As an industry, we tend to think of server uptime as a good thing. But is it? Not for any single server, because if it’s been up for a thousand days, it also hasn’t been rebooted for patches in over three years. You may remember early 2017 when Amazon S3 went down? That was also due to a restart on a system that no one had rebooted in ages.

So how can feature flags help keep production servers current?

  • It’s safer to make a change in production if you know you can revert it instantly using a feature flag kill switch.
  • Small, iterative development means that you can ship changes more quickly with less risk—the more often you reboot a server, the less important that particular server’s uptime is.
  • Many infrastructures today are built with the concept of ‘infrastructure as code’ through the use of automation tooling. These automation configurations can also benefit from the use of feature flags to roll-out system or component versions alongside your application updates.

Second we have:

Pwnie for Best Cryptographic Attack (new for 2016!)
Awarded to the researchers who discovered the most impactful cryptographic attack against real-world systems, protocols, or algorithms. This isn’t some academic conference where we care about theoretical minutiae in obscure algorithms, this category requires actual pwnage.

The first collision for full SHA-1
Credit: Marc Stevens, Elie Bursztein, Pierre Karpman, Ange Albertini, Yarik Markov

The SHAttered attack team generated the first known collision for full SHA-1. The team produced two PDF documents that were different that produced the same SHA-1 hash. The techniques used to do this led to an a 100k speed increase over the brute force attack that relies on the birthday paradox, making this attack practical by a reasonably (Valasek-rich?) well funded adversary. A practical collision like this, moves folks still relying on a deprecated protocol to action.

SHA-1 was a cryptographic standard for years, and you can still select it as the encryption for a lot of software. This exploit makes it clear that we need to stop letting anyone use it—and for their own good.

How a feature flag might have made this better:

  • Turn off the ability to select SHA-1 as an encryption option
  • Force current SHA-1 users to choose a new encryption option

Some feature flags are intended to be short-term and will be removed from the code once the feature is fully incorporated. Others exist longer-term, as a way to segment off possible dangerous sections of code that may need to be removed in a hurry. Feature flags could be combined with detection, like I suggested for the SHA-1 problem, and used to drive updates and vulnerability analysis.
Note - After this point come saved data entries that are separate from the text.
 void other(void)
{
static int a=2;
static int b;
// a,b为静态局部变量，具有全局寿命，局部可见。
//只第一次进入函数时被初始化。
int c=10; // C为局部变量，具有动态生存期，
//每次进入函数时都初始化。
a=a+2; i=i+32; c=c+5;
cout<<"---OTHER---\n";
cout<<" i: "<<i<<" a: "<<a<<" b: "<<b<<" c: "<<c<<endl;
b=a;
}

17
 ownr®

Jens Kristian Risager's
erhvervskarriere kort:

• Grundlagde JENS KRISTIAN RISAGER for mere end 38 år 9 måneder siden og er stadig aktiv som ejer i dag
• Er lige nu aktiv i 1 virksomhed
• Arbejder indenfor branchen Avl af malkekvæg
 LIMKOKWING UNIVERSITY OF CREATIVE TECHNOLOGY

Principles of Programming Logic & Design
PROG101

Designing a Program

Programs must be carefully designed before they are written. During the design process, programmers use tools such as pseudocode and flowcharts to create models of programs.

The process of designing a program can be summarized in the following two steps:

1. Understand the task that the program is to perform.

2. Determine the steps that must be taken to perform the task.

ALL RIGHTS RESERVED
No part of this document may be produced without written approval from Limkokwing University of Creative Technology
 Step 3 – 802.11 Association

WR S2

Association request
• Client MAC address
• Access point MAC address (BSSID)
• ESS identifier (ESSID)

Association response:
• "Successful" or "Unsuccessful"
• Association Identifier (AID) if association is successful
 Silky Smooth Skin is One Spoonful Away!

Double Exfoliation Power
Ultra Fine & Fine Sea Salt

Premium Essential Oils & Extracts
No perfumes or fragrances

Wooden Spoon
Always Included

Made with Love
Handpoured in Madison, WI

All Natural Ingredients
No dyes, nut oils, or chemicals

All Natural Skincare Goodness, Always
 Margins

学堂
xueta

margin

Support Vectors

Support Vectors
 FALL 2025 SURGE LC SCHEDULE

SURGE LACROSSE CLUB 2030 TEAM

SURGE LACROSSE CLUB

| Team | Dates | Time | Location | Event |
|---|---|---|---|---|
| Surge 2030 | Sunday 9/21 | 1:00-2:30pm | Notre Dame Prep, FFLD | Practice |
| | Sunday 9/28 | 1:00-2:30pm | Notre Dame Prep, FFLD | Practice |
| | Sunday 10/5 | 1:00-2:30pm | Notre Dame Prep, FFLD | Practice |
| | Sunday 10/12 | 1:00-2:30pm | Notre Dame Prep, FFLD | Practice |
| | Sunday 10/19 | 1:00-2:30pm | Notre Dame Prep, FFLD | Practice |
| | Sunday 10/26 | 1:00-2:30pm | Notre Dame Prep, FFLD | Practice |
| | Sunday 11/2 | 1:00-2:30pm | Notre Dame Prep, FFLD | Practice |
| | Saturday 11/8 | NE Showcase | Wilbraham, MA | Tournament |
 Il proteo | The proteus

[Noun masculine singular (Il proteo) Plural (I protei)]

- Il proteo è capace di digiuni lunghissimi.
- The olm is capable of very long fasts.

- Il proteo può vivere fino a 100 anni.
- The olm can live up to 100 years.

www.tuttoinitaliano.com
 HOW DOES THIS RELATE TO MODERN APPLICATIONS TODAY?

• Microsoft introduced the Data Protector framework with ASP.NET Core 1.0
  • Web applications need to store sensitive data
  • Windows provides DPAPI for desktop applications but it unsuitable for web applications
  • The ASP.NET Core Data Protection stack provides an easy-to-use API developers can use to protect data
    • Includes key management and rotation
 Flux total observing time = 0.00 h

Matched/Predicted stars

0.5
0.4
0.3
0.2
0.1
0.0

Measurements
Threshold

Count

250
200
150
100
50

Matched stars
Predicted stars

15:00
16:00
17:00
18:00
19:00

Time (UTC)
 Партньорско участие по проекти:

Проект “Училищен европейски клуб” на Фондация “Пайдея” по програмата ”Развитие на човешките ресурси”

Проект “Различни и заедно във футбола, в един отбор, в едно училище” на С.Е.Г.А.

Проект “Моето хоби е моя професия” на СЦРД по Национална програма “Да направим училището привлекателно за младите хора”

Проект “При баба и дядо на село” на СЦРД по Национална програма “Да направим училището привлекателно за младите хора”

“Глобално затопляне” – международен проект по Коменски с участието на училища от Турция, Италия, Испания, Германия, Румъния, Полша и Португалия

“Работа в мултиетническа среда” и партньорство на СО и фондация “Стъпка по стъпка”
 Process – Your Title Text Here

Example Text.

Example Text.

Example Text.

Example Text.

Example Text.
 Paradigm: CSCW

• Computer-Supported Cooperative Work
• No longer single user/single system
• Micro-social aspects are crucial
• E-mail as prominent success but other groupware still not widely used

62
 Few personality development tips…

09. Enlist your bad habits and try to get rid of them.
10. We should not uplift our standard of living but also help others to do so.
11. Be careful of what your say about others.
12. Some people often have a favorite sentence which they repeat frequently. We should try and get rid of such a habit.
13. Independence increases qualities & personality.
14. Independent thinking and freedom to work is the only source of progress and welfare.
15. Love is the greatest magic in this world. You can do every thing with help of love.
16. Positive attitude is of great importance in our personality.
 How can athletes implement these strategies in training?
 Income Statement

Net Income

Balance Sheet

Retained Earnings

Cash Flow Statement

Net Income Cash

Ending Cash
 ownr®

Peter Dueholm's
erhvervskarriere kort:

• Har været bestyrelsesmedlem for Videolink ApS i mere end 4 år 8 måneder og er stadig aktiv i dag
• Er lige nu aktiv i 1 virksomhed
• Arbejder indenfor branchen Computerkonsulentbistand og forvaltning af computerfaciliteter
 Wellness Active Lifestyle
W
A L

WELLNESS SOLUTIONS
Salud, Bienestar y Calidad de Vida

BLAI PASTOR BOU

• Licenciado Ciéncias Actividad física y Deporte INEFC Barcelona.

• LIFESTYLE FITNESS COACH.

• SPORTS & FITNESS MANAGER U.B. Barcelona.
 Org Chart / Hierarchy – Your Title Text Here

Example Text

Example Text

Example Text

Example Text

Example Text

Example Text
It’s easy for us to think of deployment as something a long way from security exploits that involve physical access to computers and networks, but security exploits are “moving left” at the same time as all the rest of our technology. Fewer of us manage physical servers, and fewer security vulnerabilities relate to inserting unknown USB sticks into our laptops. Instead, we’re moving to virtual machines and containers, and so are our vulnerabilities. Constructing code, cookbooks, and scripts that allow us to change the path of execution after deployment gives us more options for stay far, far away from the bright light of the Pwnie Awards.